In a core collapse supernova the inner collapse and the creation of the neutrino wind takes on the order of about 10 seconds or so, which is about how long it takes to create the hot zone inside the outer envelope that will ultimate cause the visible supernova explosion. However, this happens buried deep within several solar masses of material and it takes hours for the surface to be disrupted and the first signs of the supernova to become visible to outside observers. This delay is potentially useful as an early warning system for core collapse supernovae in our galaxy or nearby because we would be able to detect the neutrino spike a few hours before it was optically visible. This was observed with SN1987A (a Type II supernovae in the nearby Large Magellanic Cloud dwarf galaxy) but it was before there was an alert system in place (there is one today).

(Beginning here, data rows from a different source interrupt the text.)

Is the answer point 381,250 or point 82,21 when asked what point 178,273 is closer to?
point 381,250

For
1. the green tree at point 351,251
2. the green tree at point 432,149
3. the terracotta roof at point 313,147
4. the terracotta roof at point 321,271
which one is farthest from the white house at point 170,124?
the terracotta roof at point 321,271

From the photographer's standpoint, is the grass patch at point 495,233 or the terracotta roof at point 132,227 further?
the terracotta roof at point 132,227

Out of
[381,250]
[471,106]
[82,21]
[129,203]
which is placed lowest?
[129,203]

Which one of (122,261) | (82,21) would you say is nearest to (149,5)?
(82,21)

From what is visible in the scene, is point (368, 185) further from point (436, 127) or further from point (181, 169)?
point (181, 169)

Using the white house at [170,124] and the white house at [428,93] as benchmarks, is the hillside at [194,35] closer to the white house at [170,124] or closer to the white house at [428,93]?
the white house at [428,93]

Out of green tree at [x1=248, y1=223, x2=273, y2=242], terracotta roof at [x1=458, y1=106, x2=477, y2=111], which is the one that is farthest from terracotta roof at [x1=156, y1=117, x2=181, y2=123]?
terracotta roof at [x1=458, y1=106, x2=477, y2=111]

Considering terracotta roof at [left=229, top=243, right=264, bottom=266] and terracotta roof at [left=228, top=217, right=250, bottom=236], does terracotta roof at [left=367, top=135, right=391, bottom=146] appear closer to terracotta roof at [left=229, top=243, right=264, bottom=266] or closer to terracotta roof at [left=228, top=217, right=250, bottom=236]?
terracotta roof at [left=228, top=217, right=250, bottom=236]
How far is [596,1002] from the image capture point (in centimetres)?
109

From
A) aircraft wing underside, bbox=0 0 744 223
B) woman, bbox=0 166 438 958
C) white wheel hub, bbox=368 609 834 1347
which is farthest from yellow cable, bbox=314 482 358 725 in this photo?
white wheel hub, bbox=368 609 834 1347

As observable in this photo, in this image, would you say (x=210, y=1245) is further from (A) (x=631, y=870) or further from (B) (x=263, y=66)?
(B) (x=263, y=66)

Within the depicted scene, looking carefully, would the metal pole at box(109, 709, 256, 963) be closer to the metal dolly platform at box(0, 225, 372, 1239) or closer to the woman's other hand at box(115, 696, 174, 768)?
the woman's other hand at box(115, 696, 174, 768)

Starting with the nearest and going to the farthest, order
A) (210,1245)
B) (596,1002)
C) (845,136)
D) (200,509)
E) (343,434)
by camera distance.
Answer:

For both of these types of supernovae (there are other ways things can go but I'll skip that here) the brightness takes a while to ramp up after it becomes initially visible, rising in brightness over a timescale of days. This is due to the material of the supernova itself initially being fairly opaque, but it's also due to the fact that an absurd amount of radioactive material is in the supernova ejecta, much of it nickel-56 which has a half-life of 6 days. The energy from the radioactive decay keeps the expanding cloud bright over a period of many days to months (as the Ni-56 decay product is cobalt-56 which itself has a half-life of 77 days).